■ **What you need to do**
Would you write out the full listing exactly, without any pictures?
═════ Data section
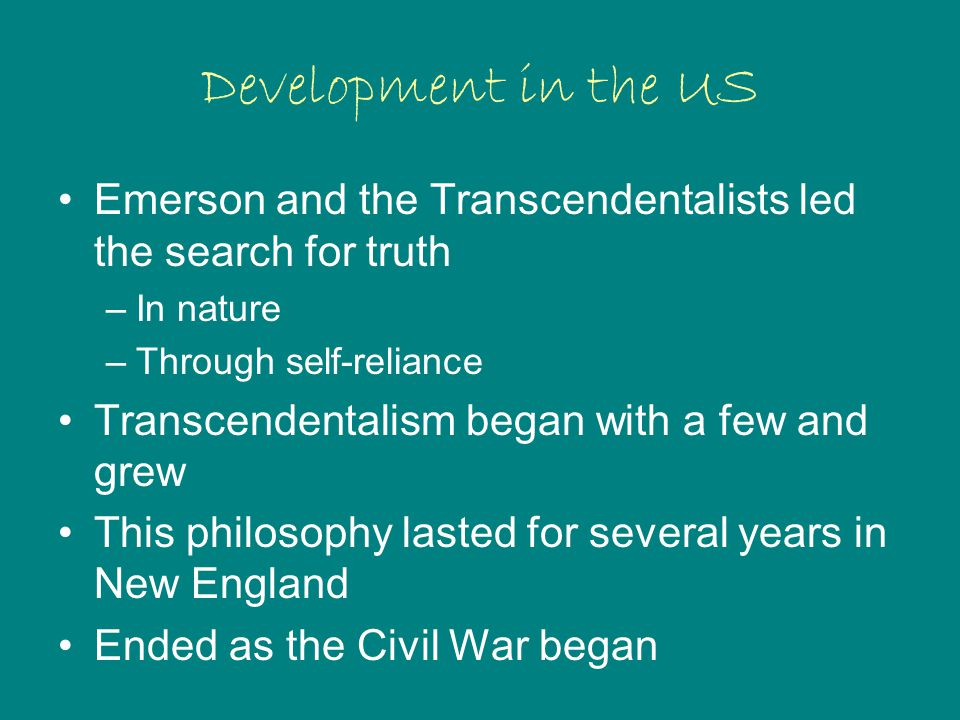 the divinity of humanity in transcendentalism in self reliance an essay by ralph waldo emerson Biography of ralph waldo emerson and a searchable  includes history, self-reliance, compensation  posted by isidro in emerson, ralph waldo |.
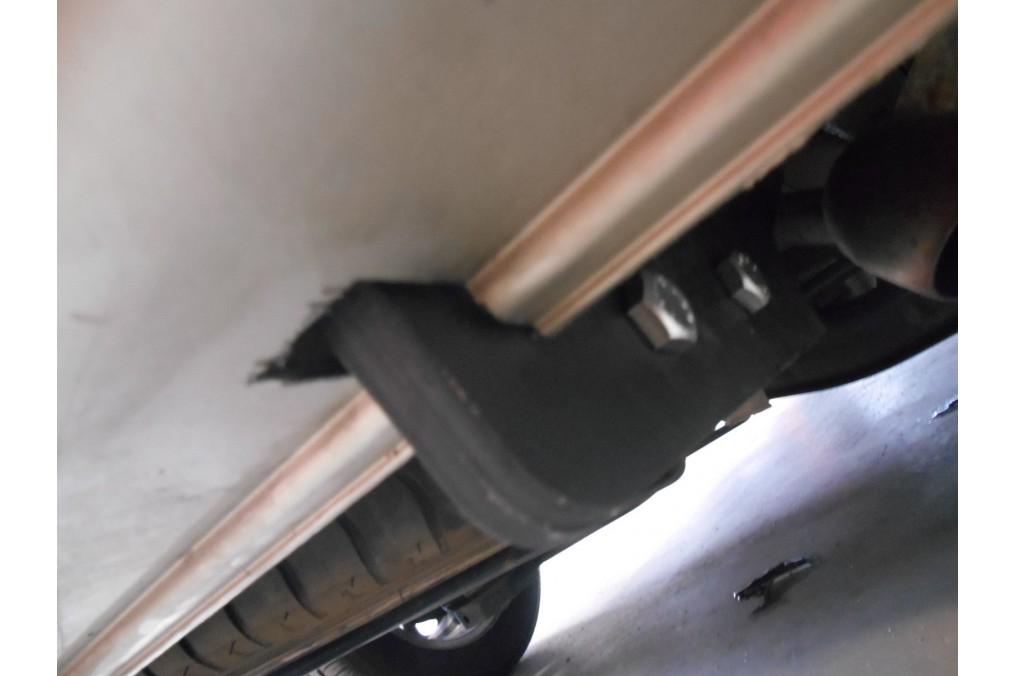 attelage d montable sans outils boisnier pour fiat scudo ii depuis 2007 latour remorques. Black Bedroom Furniture Sets. Home Design Ideas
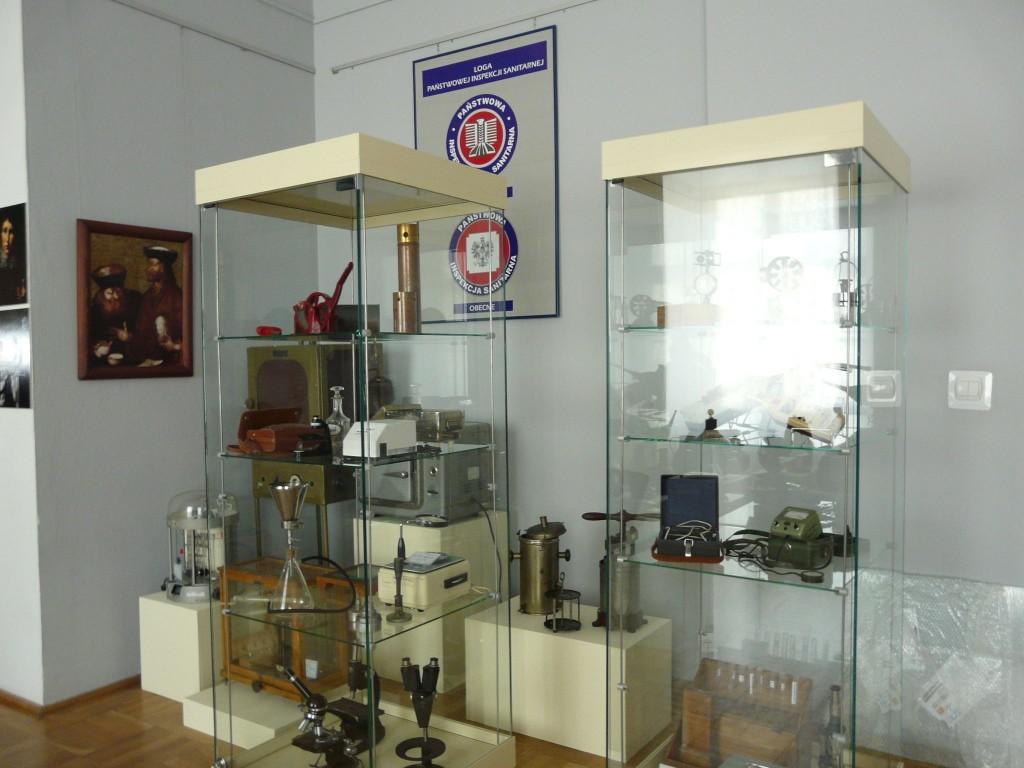 200315muzeum04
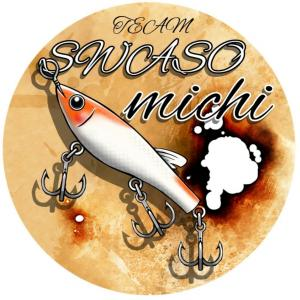 SWASO michi blog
══════════
■ **The answer**
 the divinity of humanity in transcendentalism in self reliance an essay by ralph waldo emerson Biography of ralph waldo emerson and a searchable  includes history, self-reliance, compensation  posted by isidro in emerson, ralph waldo |.
 attelage d montable sans outils boisnier pour fiat scudo ii depuis 2007 latour remorques. Black Bedroom Furniture Sets. Home Design Ideas
 200315muzeum04
 SWASO michi blog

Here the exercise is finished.